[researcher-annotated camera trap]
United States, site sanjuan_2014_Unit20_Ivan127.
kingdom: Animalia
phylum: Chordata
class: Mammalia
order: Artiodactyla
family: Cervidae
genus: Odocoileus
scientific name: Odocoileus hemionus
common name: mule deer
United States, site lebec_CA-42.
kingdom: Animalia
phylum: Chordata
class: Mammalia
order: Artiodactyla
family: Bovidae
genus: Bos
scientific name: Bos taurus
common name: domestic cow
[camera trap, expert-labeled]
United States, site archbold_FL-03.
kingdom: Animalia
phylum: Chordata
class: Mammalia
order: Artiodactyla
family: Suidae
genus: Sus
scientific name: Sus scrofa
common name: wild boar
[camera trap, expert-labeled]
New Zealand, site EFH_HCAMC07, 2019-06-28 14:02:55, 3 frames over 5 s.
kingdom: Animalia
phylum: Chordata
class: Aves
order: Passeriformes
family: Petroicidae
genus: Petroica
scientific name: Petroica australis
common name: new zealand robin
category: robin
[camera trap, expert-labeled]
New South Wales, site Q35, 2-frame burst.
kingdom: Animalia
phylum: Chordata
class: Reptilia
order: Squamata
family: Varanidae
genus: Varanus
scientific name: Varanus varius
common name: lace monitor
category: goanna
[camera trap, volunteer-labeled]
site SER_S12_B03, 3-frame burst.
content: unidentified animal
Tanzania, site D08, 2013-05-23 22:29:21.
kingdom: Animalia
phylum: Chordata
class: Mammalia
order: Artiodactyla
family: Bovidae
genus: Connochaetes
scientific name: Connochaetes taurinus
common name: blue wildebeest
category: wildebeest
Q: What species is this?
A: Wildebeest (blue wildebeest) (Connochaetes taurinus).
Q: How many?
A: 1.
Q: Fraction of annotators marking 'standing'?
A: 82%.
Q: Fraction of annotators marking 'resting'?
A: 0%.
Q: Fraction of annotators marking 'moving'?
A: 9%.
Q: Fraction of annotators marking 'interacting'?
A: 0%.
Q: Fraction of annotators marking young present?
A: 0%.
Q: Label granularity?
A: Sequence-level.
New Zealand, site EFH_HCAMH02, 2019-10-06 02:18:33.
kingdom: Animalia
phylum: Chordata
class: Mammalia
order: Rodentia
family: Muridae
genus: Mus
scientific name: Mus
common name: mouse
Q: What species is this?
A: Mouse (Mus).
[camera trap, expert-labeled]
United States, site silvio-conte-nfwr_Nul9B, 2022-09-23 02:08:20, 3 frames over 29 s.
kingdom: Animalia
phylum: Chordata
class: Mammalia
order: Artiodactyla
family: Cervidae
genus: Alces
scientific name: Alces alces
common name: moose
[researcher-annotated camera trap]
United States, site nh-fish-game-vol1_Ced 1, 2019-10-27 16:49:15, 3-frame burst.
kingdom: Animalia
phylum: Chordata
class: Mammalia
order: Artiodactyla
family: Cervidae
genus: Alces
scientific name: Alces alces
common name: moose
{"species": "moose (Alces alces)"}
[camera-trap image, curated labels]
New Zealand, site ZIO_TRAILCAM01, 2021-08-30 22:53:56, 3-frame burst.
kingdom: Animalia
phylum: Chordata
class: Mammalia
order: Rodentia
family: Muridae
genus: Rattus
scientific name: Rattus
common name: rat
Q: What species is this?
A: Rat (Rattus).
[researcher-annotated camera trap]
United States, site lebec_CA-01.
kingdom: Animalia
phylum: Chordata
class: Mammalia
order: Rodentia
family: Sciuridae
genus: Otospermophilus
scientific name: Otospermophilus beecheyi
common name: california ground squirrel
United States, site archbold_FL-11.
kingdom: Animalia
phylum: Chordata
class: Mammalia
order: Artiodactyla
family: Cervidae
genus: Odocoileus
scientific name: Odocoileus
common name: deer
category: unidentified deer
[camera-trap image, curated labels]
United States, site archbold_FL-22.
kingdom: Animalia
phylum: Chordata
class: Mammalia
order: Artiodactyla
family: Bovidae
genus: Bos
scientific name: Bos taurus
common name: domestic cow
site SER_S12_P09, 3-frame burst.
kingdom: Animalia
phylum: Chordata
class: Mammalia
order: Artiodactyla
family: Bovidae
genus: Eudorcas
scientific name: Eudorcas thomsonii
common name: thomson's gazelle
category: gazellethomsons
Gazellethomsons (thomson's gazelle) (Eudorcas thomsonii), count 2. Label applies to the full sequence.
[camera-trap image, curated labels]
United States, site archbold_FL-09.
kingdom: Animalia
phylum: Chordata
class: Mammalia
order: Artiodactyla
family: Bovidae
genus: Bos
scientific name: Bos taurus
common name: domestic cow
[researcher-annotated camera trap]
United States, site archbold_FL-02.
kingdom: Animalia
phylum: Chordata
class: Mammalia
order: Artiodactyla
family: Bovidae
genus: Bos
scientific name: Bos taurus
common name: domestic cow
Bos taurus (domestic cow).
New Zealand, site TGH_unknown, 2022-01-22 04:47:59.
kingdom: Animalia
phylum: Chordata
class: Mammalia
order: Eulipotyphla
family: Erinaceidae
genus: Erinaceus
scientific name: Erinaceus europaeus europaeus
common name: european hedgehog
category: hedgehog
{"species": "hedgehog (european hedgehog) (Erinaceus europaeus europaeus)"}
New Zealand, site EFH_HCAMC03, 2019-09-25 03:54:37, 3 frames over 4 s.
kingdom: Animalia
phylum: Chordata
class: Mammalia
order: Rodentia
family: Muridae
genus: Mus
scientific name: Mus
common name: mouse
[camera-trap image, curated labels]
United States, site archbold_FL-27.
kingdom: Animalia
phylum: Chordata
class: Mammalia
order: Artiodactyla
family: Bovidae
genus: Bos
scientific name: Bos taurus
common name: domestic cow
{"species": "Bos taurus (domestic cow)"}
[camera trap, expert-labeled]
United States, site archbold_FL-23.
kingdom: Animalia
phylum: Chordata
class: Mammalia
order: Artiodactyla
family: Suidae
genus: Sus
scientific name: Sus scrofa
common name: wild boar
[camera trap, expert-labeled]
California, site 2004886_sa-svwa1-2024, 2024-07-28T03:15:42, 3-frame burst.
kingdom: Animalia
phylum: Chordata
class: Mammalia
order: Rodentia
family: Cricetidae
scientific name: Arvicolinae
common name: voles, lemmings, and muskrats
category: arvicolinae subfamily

*YOUR INSTRUCTIONS*
The entries above, copied exactly, form the whole answer.

*SOLUTION TO THIS TASK*
[researcher-annotated camera trap]
United States, site sanjuan_2014_Unit20_Ivan127.
kingdom: Animalia
phylum: Chordata
class: Mammalia
order: Artiodactyla
family: Cervidae
genus: Odocoileus
scientific name: Odocoileus hemionus
common name: mule deer
United States, site lebec_CA-42.
kingdom: Animalia
phylum: Chordata
class: Mammalia
order: Artiodactyla
family: Bovidae
genus: Bos
scientific name: Bos taurus
common name: domestic cow
[camera trap, expert-labeled]
United States, site archbold_FL-03.
kingdom: Animalia
phylum: Chordata
class: Mammalia
order: Artiodactyla
family: Suidae
genus: Sus
scientific name: Sus scrofa
common name: wild boar
[camera trap, expert-labeled]
New Zealand, site EFH_HCAMC07, 2019-06-28 14:02:55, 3 frames over 5 s.
kingdom: Animalia
phylum: Chordata
class: Aves
order: Passeriformes
family: Petroicidae
genus: Petroica
scientific name: Petroica australis
common name: new zealand robin
category: robin
[camera trap, expert-labeled]
New South Wales, site Q35, 2-frame burst.
kingdom: Animalia
phylum: Chordata
class: Reptilia
order: Squamata
family: Varanidae
genus: Varanus
scientific name: Varanus varius
common name: lace monitor
category: goanna
[camera trap, volunteer-labeled]
site SER_S12_B03, 3-frame burst.
content: unidentified animal
Tanzania, site D08, 2013-05-23 22:29:21.
kingdom: Animalia
phylum: Chordata
class: Mammalia
order: Artiodactyla
family: Bovidae
genus: Connochaetes
scientific name: Connochaetes taurinus
common name: blue wildebeest
category: wildebeest
Q: What species is this?
A: Wildebeest (blue wildebeest) (Connochaetes taurinus).
Q: How many?
A: 1.
Q: Fraction of annotators marking 'standing'?
A: 82%.
Q: Fraction of annotators marking 'resting'?
A: 0%.
Q: Fraction of annotators marking 'moving'?
A: 9%.
Q: Fraction of annotators marking 'interacting'?
A: 0%.
Q: Fraction of annotators marking young present?
A: 0%.
Q: Label granularity?
A: Sequence-level.
New Zealand, site EFH_HCAMH02, 2019-10-06 02:18:33.
kingdom: Animalia
phylum: Chordata
class: Mammalia
order: Rodentia
family: Muridae
genus: Mus
scientific name: Mus
common name: mouse
Q: What species is this?
A: Mouse (Mus).
[camera trap, expert-labeled]
United States, site silvio-conte-nfwr_Nul9B, 2022-09-23 02:08:20, 3 frames over 29 s.
kingdom: Animalia
phylum: Chordata
class: Mammalia
order: Artiodactyla
family: Cervidae
genus: Alces
scientific name: Alces alces
common name: moose
[researcher-annotated camera trap]
United States, site nh-fish-game-vol1_Ced 1, 2019-10-27 16:49:15, 3-frame burst.
kingdom: Animalia
phylum: Chordata
class: Mammalia
order: Artiodactyla
family: Cervidae
genus: Alces
scientific name: Alces alces
common name: moose
{"species": "moose (Alces alces)"}
[camera-trap image, curated labels]
New Zealand, site ZIO_TRAILCAM01, 2021-08-30 22:53:56, 3-frame burst.
kingdom: Animalia
phylum: Chordata
class: Mammalia
order: Rodentia
family: Muridae
genus: Rattus
scientific name: Rattus
common name: rat
Q: What species is this?
A: Rat (Rattus).
[researcher-annotated camera trap]
United States, site lebec_CA-01.
kingdom: Animalia
phylum: Chordata
class: Mammalia
order: Rodentia
family: Sciuridae
genus: Otospermophilus
scientific name: Otospermophilus beecheyi
common name: california ground squirrel
United States, site archbold_FL-11.
kingdom: Animalia
phylum: Chordata
class: Mammalia
order: Artiodactyla
family: Cervidae
genus: Odocoileus
scientific name: Odocoileus
common name: deer
category: unidentified deer
[camera-trap image, curated labels]
United States, site archbold_FL-22.
kingdom: Animalia
phylum: Chordata
class: Mammalia
order: Artiodactyla
family: Bovidae
genus: Bos
scientific name: Bos taurus
common name: domestic cow
site SER_S12_P09, 3-frame burst.
kingdom: Animalia
phylum: Chordata
class: Mammalia
order: Artiodactyla
family: Bovidae
genus: Eudorcas
scientific name: Eudorcas thomsonii
common name: thomson's gazelle
category: gazellethomsons
Gazellethomsons (thomson's gazelle) (Eudorcas thomsonii), count 2. Label applies to the full sequence.
[camera-trap image, curated labels]
United States, site archbold_FL-09.
kingdom: Animalia
phylum: Chordata
class: Mammalia
order: Artiodactyla
family: Bovidae
genus: Bos
scientific name: Bos taurus
common name: domestic cow
[researcher-annotated camera trap]
United States, site archbold_FL-02.
kingdom: Animalia
phylum: Chordata
class: Mammalia
order: Artiodactyla
family: Bovidae
genus: Bos
scientific name: Bos taurus
common name: domestic cow
Bos taurus (domestic cow).
New Zealand, site TGH_unknown, 2022-01-22 04:47:59.
kingdom: Animalia
phylum: Chordata
class: Mammalia
order: Eulipotyphla
family: Erinaceidae
genus: Erinaceus
scientific name: Erinaceus europaeus europaeus
common name: european hedgehog
category: hedgehog
{"species": "hedgehog (european hedgehog) (Erinaceus europaeus europaeus)"}
New Zealand, site EFH_HCAMC03, 2019-09-25 03:54:37, 3 frames over 4 s.
kingdom: Animalia
phylum: Chordata
class: Mammalia
order: Rodentia
family: Muridae
genus: Mus
scientific name: Mus
common name: mouse
[camera-trap image, curated labels]
United States, site archbold_FL-27.
kingdom: Animalia
phylum: Chordata
class: Mammalia
order: Artiodactyla
family: Bovidae
genus: Bos
scientific name: Bos taurus
common name: domestic cow
{"species": "Bos taurus (domestic cow)"}
[camera trap, expert-labeled]
United States, site archbold_FL-23.
kingdom: Animalia
phylum: Chordata
class: Mammalia
order: Artiodactyla
family: Suidae
genus: Sus
scientific name: Sus scrofa
common name: wild boar
[camera trap, expert-labeled]
California, site 2004886_sa-svwa1-2024, 2024-07-28T03:15:42, 3-frame burst.
kingdom: Animalia
phylum: Chordata
class: Mammalia
order: Rodentia
family: Cricetidae
scientific name: Arvicolinae
common name: voles, lemmings, and muskrats
category: arvicolinae subfamily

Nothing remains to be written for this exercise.